[Collected data entries]
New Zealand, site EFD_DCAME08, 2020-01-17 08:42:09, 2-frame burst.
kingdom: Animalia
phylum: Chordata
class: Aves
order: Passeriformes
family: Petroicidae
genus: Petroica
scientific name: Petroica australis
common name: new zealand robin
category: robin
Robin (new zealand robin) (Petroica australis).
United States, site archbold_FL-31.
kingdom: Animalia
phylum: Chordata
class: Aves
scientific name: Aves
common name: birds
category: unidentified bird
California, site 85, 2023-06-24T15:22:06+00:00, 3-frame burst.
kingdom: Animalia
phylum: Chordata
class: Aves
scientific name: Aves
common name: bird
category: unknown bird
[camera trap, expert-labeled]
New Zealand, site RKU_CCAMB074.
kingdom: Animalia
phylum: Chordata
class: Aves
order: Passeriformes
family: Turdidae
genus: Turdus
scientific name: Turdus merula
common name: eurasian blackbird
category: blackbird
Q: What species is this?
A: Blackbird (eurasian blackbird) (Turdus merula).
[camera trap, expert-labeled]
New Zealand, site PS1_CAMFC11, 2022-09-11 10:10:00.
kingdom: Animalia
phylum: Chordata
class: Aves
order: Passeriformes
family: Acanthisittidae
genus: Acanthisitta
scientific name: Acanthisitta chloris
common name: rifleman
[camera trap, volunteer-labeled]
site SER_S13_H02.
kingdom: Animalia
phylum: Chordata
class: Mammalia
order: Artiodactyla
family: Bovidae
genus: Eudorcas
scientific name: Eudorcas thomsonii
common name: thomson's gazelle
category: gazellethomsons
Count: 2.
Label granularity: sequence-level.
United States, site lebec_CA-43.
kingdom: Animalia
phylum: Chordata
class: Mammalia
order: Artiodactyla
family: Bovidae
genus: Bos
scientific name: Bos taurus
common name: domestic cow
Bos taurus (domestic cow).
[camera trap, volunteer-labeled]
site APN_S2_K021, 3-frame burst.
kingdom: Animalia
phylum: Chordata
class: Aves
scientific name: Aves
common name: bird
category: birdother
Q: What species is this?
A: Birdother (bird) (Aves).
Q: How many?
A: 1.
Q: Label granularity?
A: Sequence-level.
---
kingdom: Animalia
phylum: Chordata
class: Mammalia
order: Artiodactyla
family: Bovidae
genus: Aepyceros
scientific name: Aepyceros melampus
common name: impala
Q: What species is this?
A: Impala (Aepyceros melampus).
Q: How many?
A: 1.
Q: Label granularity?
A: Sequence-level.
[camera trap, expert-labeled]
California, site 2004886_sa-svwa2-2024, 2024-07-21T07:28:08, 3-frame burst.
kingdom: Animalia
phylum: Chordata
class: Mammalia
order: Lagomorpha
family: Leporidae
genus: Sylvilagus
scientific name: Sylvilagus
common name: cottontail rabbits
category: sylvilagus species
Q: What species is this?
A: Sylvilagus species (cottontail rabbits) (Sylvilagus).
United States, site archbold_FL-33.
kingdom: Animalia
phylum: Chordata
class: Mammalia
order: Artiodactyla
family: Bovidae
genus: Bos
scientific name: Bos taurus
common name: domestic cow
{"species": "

## Exercise instructions
However many lines the data holds, return each one exactly.

## Solved exercise
New Zealand, site EFD_DCAME08, 2020-01-17 08:42:09, 2-frame burst.
kingdom: Animalia
phylum: Chordata
class: Aves
order: Passeriformes
family: Petroicidae
genus: Petroica
scientific name: Petroica australis
common name: new zealand robin
category: robin
Robin (new zealand robin) (Petroica australis).
United States, site archbold_FL-31.
kingdom: Animalia
phylum: Chordata
class: Aves
scientific name: Aves
common name: birds
category: unidentified bird
California, site 85, 2023-06-24T15:22:06+00:00, 3-frame burst.
kingdom: Animalia
phylum: Chordata
class: Aves
scientific name: Aves
common name: bird
category: unknown bird
[camera trap, expert-labeled]
New Zealand, site RKU_CCAMB074.
kingdom: Animalia
phylum: Chordata
class: Aves
order: Passeriformes
family: Turdidae
genus: Turdus
scientific name: Turdus merula
common name: eurasian blackbird
category: blackbird
Q: What species is this?
A: Blackbird (eurasian blackbird) (Turdus merula).
[camera trap, expert-labeled]
New Zealand, site PS1_CAMFC11, 2022-09-11 10:10:00.
kingdom: Animalia
phylum: Chordata
class: Aves
order: Passeriformes
family: Acanthisittidae
genus: Acanthisitta
scientific name: Acanthisitta chloris
common name: rifleman
[camera trap, volunteer-labeled]
site SER_S13_H02.
kingdom: Animalia
phylum: Chordata
class: Mammalia
order: Artiodactyla
family: Bovidae
genus: Eudorcas
scientific name: Eudorcas thomsonii
common name: thomson's gazelle
category: gazellethomsons
Count: 2.
Label granularity: sequence-level.
United States, site lebec_CA-43.
kingdom: Animalia
phylum: Chordata
class: Mammalia
order: Artiodactyla
family: Bovidae
genus: Bos
scientific name: Bos taurus
common name: domestic cow
Bos taurus (domestic cow).
[camera trap, volunteer-labeled]
site APN_S2_K021, 3-frame burst.
kingdom: Animalia
phylum: Chordata
class: Aves
scientific name: Aves
common name: bird
category: birdother
Q: What species is this?
A: Birdother (bird) (Aves).
Q: How many?
A: 1.
Q: Label granularity?
A: Sequence-level.
---
kingdom: Animalia
phylum: Chordata
class: Mammalia
order: Artiodactyla
family: Bovidae
genus: Aepyceros
scientific name: Aepyceros melampus
common name: impala
Q: What species is this?
A: Impala (Aepyceros melampus).
Q: How many?
A: 1.
Q: Label granularity?
A: Sequence-level.
[camera trap, expert-labeled]
California, site 2004886_sa-svwa2-2024, 2024-07-21T07:28:08, 3-frame burst.
kingdom: Animalia
phylum: Chordata
class: Mammalia
order: Lagomorpha
family: Leporidae
genus: Sylvilagus
scientific name: Sylvilagus
common name: cottontail rabbits
category: sylvilagus species
Q: What species is this?
A: Sylvilagus species (cottontail rabbits) (Sylvilagus).
United States, site archbold_FL-33.
kingdom: Animalia
phylum: Chordata
class: Mammalia
order: Artiodactyla
family: Bovidae
genus: Bos
scientific name: Bos taurus
common name: domestic cow
{"species": "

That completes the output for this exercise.